*Potongan Teks*.
Grid.ID - Kekhawatiran Gunung Agung di Bali, akan erupsi, tak hanya menjadi pusat perhatian di Indonesia saja.
Media-media luar negeri, terutama Australia dan Inggris, menjadikan Gunung Agung sebagai bahan pemberitaan.
Maklum, cukup banyak turis dari negara ini yang berlibur ke Bali.
Mereka tentu khawatir dengan kemungkinan Gunung Agung akan meletus.
Pada 1963, erupsi Gunung Agung disebut menelan 1.000 korban jiwa.
Nah, satu berita yang dirilis oleh grup media asal Australia, Fairfax, adalah pandangan dari seorang tetua di Bali, terkait kondisi Gunung Agung saat ini.
Jurnalis dari grup media Fairfax, mewawancarai Jaya, seorang pedanda (pendeta) dari Banjar Muntig, Bali.
Dalam wawancara tersebut, Jaya mengatakan, Gunung Agung marah karena ulah para turis kulit putih.
Menurut Jaya, para turis pendaki gunung tak bersikap santun saat berada di Gunung Agung.
Para turis itu, berhubungan intim di atas gunung.
Ada juga yang mendaki dalam kondisi menstruasi.
"Para pendaki melakukan itu," ujar Jaya.
Meletus Kapan Saja
Sementara itu, para ahli vulkanologi mengatakan Gunung Agung di Bali memiliki kecenderungan lebih besar untuk meletus.
Namun karena setiap gunung memiliki karakteristiknya tersendiri, para peneliti tidak bisa memprediksikan kapan hal tersebut akan terjadi.
Bisa saja meletus tiba-tiba atau tetap berlanjut selama berminggu-minggu pada tingkat aktivitas seismiknya yang mengancam.

*Cobalah*. Ubah bagian teks tentang Gunung Agung, mulai dari "Jurnalis dari grup" dan terus sampai "seismiknya yang mengancam.", dengan mengganti "turis" menjadi "wisatawan". Materi berikut tidak diperlukan.

*Bagian Data*.

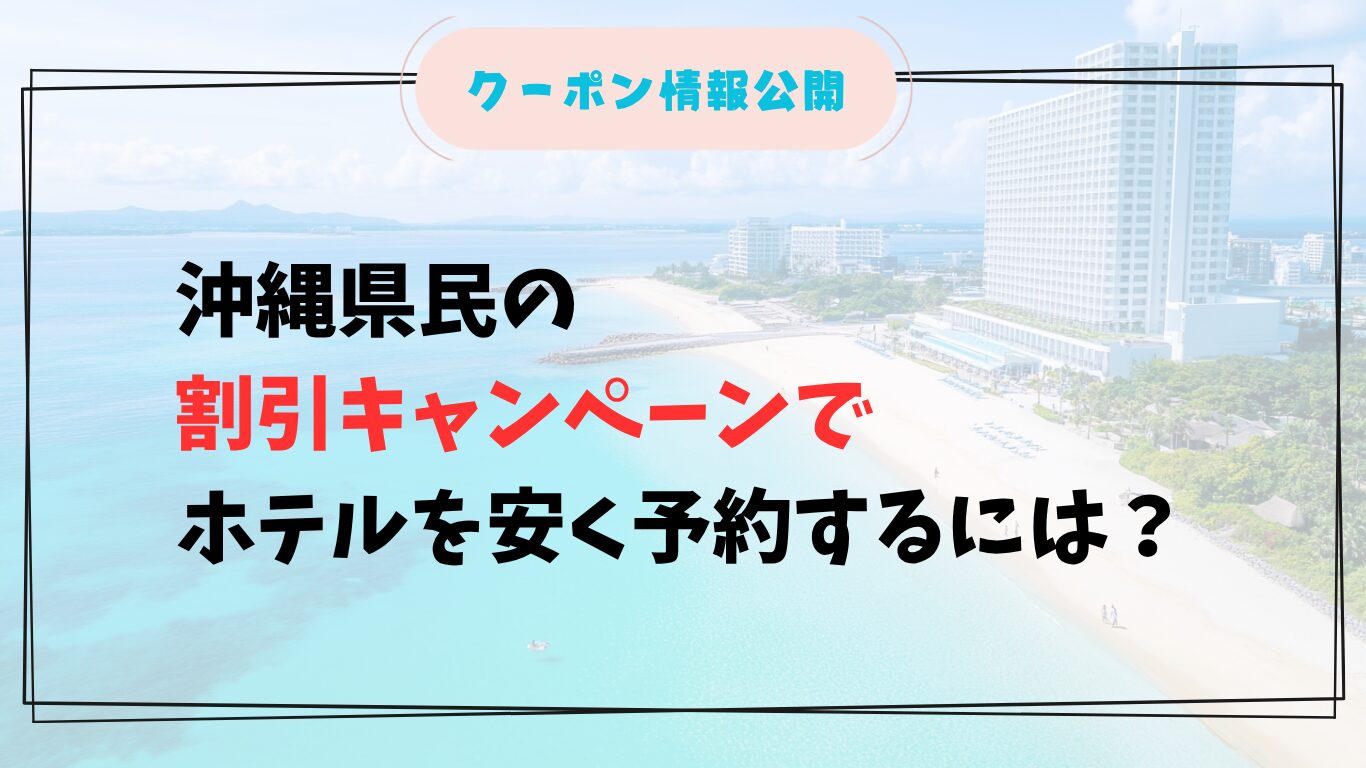 沖縄県民が割引キャンペーンでホテルを予約する様子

*Jawaban*.
Jurnalis dari grup media Fairfax, mewawancarai Jaya, seorang pedanda (pendeta) dari Banjar Muntig, Bali.
Dalam wawancara tersebut, Jaya mengatakan, Gunung Agung marah karena ulah para wisatawan kulit putih.
Menurut Jaya, para wisatawan pendaki gunung tak bersikap santun saat berada di Gunung Agung.
Para wisatawan itu, berhubungan intim di atas gunung.
Ada juga yang mendaki dalam kondisi menstruasi.
"Para pendaki melakukan itu," ujar Jaya.
Meletus Kapan Saja
Sementara itu, para ahli vulkanologi mengatakan Gunung Agung di Bali memiliki kecenderungan lebih besar untuk meletus.
Namun karena setiap gunung memiliki karakteristiknya tersendiri, para peneliti tidak bisa memprediksikan kapan hal tersebut akan terjadi.
Bisa saja meletus tiba-tiba atau tetap berlanjut selama berminggu-minggu pada tingkat aktivitas seismiknya yang mengancam.